— start of Records for this exercise —
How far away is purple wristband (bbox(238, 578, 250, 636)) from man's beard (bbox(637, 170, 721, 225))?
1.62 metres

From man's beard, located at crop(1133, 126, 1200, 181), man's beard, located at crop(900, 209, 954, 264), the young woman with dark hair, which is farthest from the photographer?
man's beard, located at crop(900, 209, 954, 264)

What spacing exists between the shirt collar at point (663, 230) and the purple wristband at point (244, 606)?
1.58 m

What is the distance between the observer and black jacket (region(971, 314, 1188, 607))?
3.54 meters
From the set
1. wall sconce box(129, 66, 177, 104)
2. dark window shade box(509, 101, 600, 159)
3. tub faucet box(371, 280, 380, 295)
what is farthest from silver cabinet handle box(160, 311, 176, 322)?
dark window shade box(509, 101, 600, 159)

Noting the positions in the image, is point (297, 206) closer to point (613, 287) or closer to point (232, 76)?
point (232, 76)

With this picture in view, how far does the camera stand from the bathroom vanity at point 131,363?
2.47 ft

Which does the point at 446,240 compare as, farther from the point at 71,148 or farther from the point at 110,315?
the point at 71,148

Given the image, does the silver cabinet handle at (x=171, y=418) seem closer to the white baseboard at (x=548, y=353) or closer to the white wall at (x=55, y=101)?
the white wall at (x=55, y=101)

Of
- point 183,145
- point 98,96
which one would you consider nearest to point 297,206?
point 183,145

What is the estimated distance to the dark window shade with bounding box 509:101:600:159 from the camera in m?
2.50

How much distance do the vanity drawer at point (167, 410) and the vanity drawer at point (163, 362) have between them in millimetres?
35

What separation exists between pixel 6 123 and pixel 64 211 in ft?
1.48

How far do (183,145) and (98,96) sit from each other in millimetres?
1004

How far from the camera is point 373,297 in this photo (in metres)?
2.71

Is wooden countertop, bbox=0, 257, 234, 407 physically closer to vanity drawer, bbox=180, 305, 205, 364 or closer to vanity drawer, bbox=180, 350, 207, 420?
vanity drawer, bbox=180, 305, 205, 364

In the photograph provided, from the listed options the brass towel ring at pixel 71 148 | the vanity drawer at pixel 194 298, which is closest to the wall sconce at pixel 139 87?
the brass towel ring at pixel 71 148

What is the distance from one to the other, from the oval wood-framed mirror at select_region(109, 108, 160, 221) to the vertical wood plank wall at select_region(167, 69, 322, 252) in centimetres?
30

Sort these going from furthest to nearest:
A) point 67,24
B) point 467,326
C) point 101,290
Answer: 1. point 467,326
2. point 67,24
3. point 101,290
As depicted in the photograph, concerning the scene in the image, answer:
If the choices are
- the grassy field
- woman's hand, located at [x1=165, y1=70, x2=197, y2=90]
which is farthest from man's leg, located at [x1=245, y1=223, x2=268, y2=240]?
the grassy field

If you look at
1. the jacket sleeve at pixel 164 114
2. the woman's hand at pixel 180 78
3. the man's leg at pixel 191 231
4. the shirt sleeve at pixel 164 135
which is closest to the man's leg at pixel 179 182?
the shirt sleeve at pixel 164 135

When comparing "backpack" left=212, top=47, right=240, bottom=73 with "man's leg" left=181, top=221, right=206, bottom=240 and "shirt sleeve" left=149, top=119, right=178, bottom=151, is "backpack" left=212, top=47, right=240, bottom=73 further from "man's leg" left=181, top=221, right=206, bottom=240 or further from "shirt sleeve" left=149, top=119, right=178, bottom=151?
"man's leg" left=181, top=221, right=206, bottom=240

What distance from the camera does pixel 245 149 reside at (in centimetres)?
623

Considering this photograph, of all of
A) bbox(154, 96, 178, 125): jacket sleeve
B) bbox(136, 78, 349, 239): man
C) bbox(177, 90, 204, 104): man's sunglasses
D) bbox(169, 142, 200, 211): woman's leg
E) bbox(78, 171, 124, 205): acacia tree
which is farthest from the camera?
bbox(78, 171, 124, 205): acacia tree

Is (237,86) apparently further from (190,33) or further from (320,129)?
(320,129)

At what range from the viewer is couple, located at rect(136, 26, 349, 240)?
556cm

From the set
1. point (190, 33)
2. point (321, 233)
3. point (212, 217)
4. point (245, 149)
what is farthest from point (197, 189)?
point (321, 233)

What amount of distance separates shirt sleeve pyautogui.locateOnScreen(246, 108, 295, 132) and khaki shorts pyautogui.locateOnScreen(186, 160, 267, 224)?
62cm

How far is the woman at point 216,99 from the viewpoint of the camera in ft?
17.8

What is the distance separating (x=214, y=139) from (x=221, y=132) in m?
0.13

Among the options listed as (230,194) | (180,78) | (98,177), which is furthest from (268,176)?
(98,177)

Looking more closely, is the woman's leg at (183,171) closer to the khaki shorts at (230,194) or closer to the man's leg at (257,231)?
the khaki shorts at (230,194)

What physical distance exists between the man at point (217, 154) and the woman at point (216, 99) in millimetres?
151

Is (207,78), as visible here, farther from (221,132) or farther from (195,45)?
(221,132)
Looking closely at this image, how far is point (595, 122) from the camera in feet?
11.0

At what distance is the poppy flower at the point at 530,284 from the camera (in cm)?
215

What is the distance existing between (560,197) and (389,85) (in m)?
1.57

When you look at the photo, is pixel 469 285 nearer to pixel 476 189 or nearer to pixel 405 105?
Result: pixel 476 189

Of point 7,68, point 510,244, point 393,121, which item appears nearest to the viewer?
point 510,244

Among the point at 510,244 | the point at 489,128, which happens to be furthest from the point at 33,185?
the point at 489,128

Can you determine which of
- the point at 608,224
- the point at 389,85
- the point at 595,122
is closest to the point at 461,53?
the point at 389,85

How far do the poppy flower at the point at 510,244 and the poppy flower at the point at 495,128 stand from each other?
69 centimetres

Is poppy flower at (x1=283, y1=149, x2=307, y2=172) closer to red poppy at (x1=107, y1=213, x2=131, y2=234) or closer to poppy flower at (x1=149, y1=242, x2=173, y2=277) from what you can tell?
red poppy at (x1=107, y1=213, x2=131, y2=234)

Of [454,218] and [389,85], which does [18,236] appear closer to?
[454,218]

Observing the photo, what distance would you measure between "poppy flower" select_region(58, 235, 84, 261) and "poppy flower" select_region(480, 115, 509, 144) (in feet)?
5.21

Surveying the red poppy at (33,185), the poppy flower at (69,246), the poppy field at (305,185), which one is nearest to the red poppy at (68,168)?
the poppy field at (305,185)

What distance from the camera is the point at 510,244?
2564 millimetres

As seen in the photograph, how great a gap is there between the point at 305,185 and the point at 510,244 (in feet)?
— end of Records for this exercise —
Goal: Quote the items word for word, starting with the line containing "At what distance" and ending with the line containing "2564 millimetres", both lines included.

Response for this exercise:
At what distance is the poppy flower at the point at 530,284 from the camera (in cm)?
215

What is the distance existing between (560,197) and (389,85) (in m)?
1.57

When you look at the photo, is pixel 469 285 nearer to pixel 476 189 or nearer to pixel 405 105?
Result: pixel 476 189

Of point 7,68, point 510,244, point 393,121, which item appears nearest to the viewer?
point 510,244

Among the point at 510,244 | the point at 489,128, which happens to be furthest from the point at 33,185?
the point at 489,128

Can you determine which of
- the point at 608,224
- the point at 389,85
- the point at 595,122
is closest to the point at 461,53?
the point at 389,85

How far do the poppy flower at the point at 510,244 and the poppy flower at the point at 495,128 stand from each other?
69 centimetres

Is poppy flower at (x1=283, y1=149, x2=307, y2=172) closer to red poppy at (x1=107, y1=213, x2=131, y2=234) or closer to poppy flower at (x1=149, y1=242, x2=173, y2=277) from what you can tell?
red poppy at (x1=107, y1=213, x2=131, y2=234)

Of [454,218] and [389,85], which does [18,236] appear closer to?
[454,218]

Observing the photo, what distance would you measure between "poppy flower" select_region(58, 235, 84, 261) and "poppy flower" select_region(480, 115, 509, 144) (in feet)?
5.21

Surveying the red poppy at (33,185), the poppy flower at (69,246), the poppy field at (305,185), which one is nearest to the red poppy at (68,168)?
the poppy field at (305,185)

What distance from the camera is the point at 510,244?
2564 millimetres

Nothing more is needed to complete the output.